Most maddening for Layne about the delays was the fact that his children would not be home on time for the start of the new school year, particularly his son, who was beginning secondary school this year.
“My son is now starting Queen’s College, so he now going school Thursday for the first time. I called the school and let them know what’s going on and they were really accommodating. They just said to write a letter when I get back. My daughter goes to Harrison College, and she will start on Friday,” he said.
The experience was one no one should be made to endure, Layne said, especially when travelling with children.
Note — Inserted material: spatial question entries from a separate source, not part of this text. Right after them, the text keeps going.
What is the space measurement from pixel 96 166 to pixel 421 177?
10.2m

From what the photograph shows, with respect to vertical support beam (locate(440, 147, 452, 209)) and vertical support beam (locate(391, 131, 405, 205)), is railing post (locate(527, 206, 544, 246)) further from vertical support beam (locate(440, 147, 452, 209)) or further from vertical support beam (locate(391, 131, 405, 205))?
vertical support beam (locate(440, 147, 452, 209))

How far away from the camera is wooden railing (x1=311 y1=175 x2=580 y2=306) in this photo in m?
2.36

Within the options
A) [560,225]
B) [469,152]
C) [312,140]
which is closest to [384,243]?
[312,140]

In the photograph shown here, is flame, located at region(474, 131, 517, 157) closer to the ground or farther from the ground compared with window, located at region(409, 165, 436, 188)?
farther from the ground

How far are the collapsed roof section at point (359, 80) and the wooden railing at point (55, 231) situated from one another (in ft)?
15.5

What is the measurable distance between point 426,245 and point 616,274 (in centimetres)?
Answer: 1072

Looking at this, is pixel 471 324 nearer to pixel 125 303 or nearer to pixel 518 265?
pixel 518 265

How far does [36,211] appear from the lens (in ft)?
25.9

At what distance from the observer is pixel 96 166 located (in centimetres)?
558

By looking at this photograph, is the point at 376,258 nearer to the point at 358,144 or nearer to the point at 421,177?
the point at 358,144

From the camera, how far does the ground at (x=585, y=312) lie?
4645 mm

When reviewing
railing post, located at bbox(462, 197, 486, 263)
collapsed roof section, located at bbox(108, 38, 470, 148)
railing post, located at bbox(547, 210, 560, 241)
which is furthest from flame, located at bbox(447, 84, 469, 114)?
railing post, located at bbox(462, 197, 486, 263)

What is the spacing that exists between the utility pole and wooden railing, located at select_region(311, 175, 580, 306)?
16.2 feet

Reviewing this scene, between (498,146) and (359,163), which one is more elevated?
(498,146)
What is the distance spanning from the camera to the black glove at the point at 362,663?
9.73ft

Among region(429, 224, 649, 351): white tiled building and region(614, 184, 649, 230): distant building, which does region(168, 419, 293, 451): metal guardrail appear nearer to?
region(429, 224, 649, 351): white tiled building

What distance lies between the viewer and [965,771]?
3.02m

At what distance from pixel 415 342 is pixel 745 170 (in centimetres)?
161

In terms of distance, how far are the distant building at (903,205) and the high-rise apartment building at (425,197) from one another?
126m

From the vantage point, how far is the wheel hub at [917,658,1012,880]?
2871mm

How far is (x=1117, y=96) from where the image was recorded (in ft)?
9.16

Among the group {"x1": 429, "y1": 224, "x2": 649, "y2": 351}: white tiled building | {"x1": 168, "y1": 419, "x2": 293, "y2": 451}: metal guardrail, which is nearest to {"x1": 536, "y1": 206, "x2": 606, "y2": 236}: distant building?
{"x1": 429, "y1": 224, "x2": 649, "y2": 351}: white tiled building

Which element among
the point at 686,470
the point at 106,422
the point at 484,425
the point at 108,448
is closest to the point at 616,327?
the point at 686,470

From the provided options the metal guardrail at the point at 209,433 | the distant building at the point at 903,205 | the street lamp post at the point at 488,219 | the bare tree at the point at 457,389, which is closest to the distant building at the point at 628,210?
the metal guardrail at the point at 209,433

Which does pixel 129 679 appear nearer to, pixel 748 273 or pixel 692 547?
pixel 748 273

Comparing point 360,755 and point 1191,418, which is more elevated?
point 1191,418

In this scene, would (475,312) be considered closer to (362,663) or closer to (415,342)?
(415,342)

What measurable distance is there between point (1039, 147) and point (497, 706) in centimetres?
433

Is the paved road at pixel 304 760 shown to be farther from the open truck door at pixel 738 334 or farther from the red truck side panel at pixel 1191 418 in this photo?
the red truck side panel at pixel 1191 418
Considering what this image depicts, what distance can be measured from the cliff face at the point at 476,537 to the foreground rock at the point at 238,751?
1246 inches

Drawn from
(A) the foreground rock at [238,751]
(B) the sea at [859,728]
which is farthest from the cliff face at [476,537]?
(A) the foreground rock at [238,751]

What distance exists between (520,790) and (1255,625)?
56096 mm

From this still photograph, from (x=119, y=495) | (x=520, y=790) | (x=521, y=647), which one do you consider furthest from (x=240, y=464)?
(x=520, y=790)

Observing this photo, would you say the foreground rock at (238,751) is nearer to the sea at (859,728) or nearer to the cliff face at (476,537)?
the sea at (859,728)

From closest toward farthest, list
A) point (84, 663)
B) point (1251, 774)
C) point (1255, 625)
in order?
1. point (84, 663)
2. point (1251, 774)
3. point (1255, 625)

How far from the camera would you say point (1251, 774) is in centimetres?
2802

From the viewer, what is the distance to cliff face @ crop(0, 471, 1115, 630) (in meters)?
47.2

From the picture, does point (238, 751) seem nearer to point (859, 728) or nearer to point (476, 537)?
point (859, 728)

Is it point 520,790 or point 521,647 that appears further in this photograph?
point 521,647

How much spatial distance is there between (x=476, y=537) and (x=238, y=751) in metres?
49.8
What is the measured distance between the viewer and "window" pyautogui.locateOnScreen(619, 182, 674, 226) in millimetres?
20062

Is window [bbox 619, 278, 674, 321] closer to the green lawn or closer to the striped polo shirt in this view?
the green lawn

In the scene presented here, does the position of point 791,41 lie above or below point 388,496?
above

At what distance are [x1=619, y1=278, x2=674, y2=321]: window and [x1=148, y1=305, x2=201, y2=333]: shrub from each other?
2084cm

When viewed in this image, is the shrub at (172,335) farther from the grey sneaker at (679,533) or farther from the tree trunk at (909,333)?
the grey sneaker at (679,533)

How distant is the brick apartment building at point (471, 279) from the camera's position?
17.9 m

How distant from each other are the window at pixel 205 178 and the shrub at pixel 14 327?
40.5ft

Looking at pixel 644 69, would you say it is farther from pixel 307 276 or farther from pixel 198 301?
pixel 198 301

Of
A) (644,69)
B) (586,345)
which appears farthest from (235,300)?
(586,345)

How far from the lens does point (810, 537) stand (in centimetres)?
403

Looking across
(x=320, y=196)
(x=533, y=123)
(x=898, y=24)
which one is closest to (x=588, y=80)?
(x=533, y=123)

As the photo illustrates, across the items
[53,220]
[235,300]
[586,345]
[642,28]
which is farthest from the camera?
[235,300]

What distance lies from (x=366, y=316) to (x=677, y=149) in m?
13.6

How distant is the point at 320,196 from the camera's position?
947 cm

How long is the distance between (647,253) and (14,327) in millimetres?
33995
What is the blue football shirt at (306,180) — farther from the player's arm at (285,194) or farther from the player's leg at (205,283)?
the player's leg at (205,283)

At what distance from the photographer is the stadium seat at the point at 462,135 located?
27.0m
“I spent a whole day at the airport in Boston, they didn’t give us food, nothing. Obviously it was weather related so JetBlue isn’t going to put you up or give you food, anything like that. They knew the flights were cancelled so why put us through all that, letting us go to Boston then back to JFK? To me that part was poor.
“Then to have to call the airline all the time, sometimes you had to hold on for like an hour just to hear nothing is available. I was persistent though. As soon as I hung up I called back,” he said.
While Layne did not have to travel through Florida, where Irma left behind a trail of debris, flooding and power outages, broadcaster Vic Fernandes was in the state when the hurricane struck.
He had been visiting the central city of Orlando with his wife and daughter, and they were due back here last Friday.
Instead, they will have to wait until Sunday at the earliest, to fly home.
“My best bet is that I’m now going to be getting home on the 17th of September. It’s been challenging. Along the way you have to constantly rebook flights,” he told Barbados TODAY.
When it became clear that the state would be hit, they thought of trying to get a flight home from Miami.
However, with virtually everyone else trying to get out at the last minute, and with the authorities ordering a mandatory lockdown, a flight to Barbados was out of the question.
Therefore, they accepted their fate, and prepared accordingly for the killer storm.
“We ensured we had food and water. It took a while to get because everywhere you went people had taken all the water and so on, so we had to go from place to place looking for some. It was quite an experience riding out a category five hurricane [it was a strong category four when it reached Florida]. We hardly slept that night because of the howling,” he explained.
Fernandes said though, based on what he went through, there were many lessons that Barbadians could learn from Florida.
“I’ve observed the level of preparedness here in Florida by the authorities. I’ve seen a level of preparedness I never thought I would have been exposed to. The level of organization, the kind of detail they look in to. We could learn a lot from these folks because one day our turn will come and when it does being prepared is probably the single most important thing you could do during a hurricane. The Floridians definitely take hurricanes very seriously,” he said.